ADA in the News
Disabled win suit over apartment access
Owners ordered to retrofit 2 projects, pay civil penalties, damages
by David Flaum
March 1, 2007
A six-year-old lawsuit over access for people with disabilities at two
apartment complexes ended this week with a settlement ordering owners
to fix up the projects.
Richard and Milton Grant Co., architects and engineers for Wyndham and
Camden Grove projects, also have to put $320,000 into a fund for similar
work on other homes, pay $110,000 in civil penalties and pay $10,000 in
damages to the Memphis Center for Independent Living.
The center sued in 2001 saying the owners, architects and engineers violated
the Fair Housing Act and Americans with Disabilities Act in designing
and building Wyndham at 3200 Germantown Road and Camden Grove at 1571
Houston Levee.
Grant had to refit 166 ground floor rooms at Wyndham and 276 at Camden
Grove to accommodate handicapped tenants and fix public areas and access
to them, under the settlement approved by U.S. Dist. Judge Bernice Donald.
Most of that work is done, said Milton Grant, partner in the company
that owns the projects. He had no estimate of the cost.
"The law change was published in the Federal Register and we don't
read the Federal Register," Grant said. The requirements weren't
put into the building code until 2001, he said, some time after the projects
were built.
"We look at it as a building code violation," Grant said.
The suit -- and another one settled similarly in 2005 -- stemmed from
a survey of multi-family projects financed by the U.S. Department of Housing
and Urban Development, said Webb Brewer, lawyer for Memphis Area Legal
Services, who represented MCIL. The agency was hired to do the survey.
===
- Aim 1
List each line in the entries that contains the word "large", copying every such line in full.
The article and the entries come from unrelated sources.

- Input data
===
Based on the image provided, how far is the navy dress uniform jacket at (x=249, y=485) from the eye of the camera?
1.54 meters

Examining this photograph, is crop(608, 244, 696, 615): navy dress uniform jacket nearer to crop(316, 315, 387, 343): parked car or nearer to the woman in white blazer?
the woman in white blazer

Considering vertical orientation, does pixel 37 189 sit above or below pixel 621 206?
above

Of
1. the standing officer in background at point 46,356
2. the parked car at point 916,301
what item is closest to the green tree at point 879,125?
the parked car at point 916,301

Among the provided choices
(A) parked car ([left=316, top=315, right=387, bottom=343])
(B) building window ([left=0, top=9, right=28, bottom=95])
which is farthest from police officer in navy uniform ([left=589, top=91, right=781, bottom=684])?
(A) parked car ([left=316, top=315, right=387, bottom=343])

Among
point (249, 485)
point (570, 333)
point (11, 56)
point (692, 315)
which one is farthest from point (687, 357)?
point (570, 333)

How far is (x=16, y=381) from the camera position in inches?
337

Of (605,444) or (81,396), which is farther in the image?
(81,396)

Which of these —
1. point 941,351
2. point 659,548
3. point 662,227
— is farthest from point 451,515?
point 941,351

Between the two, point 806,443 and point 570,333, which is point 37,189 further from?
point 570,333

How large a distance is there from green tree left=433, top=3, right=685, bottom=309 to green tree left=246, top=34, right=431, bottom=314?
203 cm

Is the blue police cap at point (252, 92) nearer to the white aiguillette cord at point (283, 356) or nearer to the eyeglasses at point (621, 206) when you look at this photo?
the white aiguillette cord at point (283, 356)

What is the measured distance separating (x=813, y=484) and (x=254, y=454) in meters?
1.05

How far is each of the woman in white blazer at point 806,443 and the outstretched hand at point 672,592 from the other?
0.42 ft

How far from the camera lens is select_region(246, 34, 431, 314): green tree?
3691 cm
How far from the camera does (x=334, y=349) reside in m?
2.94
===
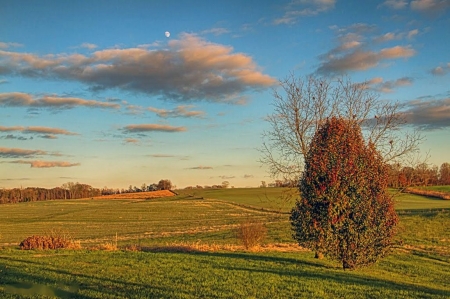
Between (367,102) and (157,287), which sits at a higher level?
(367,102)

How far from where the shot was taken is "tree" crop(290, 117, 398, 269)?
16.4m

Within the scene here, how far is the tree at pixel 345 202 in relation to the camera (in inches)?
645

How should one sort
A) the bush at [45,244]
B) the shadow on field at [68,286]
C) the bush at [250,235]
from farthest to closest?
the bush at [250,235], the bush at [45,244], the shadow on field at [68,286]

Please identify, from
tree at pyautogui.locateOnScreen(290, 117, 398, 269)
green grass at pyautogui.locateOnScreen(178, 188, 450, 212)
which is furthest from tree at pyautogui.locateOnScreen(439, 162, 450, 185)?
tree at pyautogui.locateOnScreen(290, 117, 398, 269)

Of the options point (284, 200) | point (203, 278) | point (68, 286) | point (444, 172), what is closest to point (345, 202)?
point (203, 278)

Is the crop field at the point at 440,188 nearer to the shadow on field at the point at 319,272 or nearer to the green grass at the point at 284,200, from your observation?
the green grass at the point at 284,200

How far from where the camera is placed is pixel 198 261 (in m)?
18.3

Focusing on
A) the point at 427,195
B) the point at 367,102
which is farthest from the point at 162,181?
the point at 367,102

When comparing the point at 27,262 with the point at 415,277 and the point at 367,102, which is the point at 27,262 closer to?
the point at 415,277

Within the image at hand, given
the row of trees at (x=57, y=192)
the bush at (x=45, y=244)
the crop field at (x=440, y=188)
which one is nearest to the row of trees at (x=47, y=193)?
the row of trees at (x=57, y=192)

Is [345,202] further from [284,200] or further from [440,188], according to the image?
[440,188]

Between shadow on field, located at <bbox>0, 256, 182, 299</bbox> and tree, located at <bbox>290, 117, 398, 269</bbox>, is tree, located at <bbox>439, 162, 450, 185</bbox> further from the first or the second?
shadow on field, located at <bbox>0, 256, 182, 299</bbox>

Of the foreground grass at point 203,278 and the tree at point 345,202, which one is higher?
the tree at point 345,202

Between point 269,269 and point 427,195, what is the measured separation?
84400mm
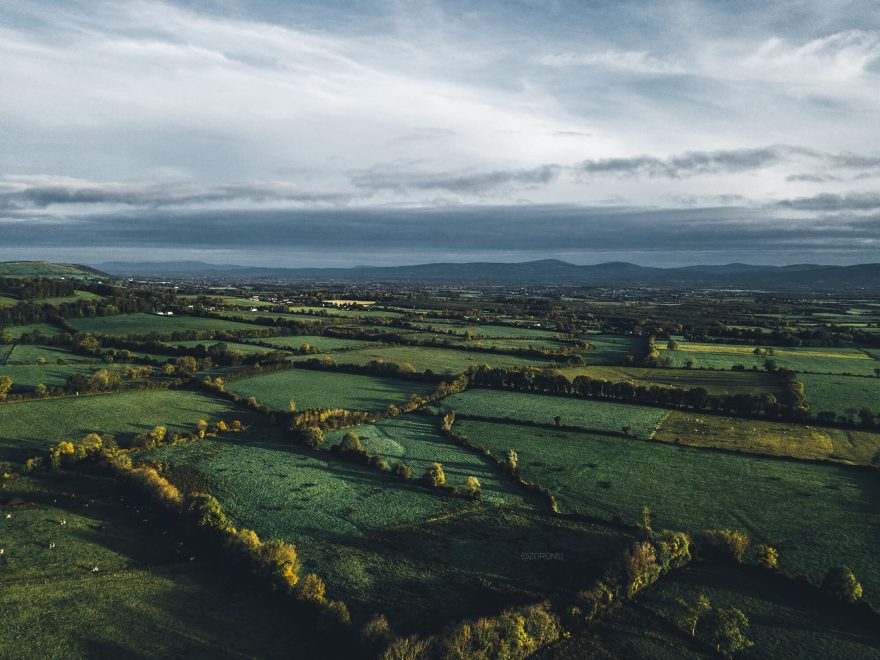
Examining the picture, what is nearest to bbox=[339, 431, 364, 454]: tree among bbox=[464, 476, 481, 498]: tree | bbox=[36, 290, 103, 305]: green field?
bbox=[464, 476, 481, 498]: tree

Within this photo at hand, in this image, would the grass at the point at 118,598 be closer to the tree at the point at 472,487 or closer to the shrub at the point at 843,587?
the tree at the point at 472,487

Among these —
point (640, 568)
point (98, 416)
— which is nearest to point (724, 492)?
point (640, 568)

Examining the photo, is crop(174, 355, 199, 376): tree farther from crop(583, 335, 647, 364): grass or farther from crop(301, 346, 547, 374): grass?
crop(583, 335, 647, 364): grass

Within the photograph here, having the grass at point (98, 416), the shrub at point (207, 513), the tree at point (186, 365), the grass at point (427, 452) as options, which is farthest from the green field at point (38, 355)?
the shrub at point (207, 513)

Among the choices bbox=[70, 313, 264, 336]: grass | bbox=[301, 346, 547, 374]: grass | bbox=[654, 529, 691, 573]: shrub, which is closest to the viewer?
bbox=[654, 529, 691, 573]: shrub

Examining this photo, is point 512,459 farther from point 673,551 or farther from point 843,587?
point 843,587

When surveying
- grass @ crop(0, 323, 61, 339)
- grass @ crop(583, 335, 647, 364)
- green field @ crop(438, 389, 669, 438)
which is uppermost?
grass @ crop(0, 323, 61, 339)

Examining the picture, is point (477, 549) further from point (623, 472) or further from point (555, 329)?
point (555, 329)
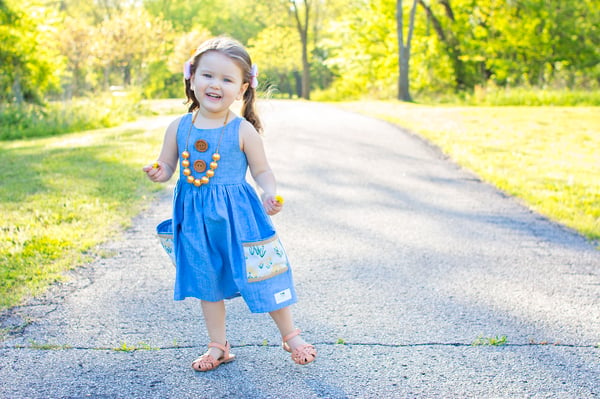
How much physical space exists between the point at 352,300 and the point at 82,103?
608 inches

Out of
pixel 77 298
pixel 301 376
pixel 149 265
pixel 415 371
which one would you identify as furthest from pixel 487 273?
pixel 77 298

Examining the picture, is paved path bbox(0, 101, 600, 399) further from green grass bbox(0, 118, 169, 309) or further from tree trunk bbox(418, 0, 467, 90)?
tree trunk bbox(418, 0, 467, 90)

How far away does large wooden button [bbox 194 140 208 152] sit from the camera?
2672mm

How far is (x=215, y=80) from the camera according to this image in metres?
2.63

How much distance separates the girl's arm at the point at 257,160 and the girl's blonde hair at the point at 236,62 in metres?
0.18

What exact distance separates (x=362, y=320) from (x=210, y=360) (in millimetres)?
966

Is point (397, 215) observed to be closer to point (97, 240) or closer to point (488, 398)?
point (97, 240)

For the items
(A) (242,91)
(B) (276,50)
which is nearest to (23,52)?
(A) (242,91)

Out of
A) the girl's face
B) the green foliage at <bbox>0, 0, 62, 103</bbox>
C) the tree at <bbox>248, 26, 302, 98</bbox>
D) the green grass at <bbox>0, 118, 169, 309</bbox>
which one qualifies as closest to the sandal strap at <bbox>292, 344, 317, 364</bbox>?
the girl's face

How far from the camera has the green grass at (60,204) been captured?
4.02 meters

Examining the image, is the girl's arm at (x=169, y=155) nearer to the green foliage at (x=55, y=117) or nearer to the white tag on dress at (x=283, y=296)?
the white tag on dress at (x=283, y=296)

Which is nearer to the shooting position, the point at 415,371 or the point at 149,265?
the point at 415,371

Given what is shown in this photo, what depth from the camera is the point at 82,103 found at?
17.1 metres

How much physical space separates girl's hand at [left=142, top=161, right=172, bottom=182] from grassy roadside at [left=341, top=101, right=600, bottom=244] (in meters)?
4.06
===
- Aim 2
Write the next part of the apartment access lawsuit article, starting after its final sentence.

- Output 1
How large a distance is there from green tree left=433, top=3, right=685, bottom=309 to green tree left=246, top=34, right=431, bottom=314?
How far away does large wooden button [bbox 194 140 208 152] sit from the camera?

- Output 2
Part of the problem is that local code enforcement people aren't responsible
for enforcing federal laws, Brewer said. It would be more efficient and
less costly for builders if they were, he said.
The Grant companies and other defendants -- John Gillentine, architect;
Henry Hart, Henry Hart Engineering Co. and Parker, Estes & Assoc.
engineers -- must give MLIC $320,000 for the Community Retrofit Fund.
Homeowners and renters in Shelby County will be able to apply for up
to $10,000 each to fix up their homes for access by disabled people, according
to court documents.
The fair housing laws cover only projects occupied in 1992 or after,
Brewer said. People can do work on older homes and apartments, but at
their own expense. Many can't afford it, Brewer said.
The fund will give some people the opportunity to get that work done,
he said.
"We hope this settlement will serve as a warning to other developers,
builders, architects and engineers," said Deborah Cunningham, executive
director of MCIL, which will get up to $32,000 from the fund for running
the program.
The nonprofit agency is set up to help people with disabilities work
their way into all aspects of community life.
-- David Flaum: 529-2330
Copyright, The Commercial Appeal, Memphis, TN. Used with permission.
(http://www.commercialappeal.com)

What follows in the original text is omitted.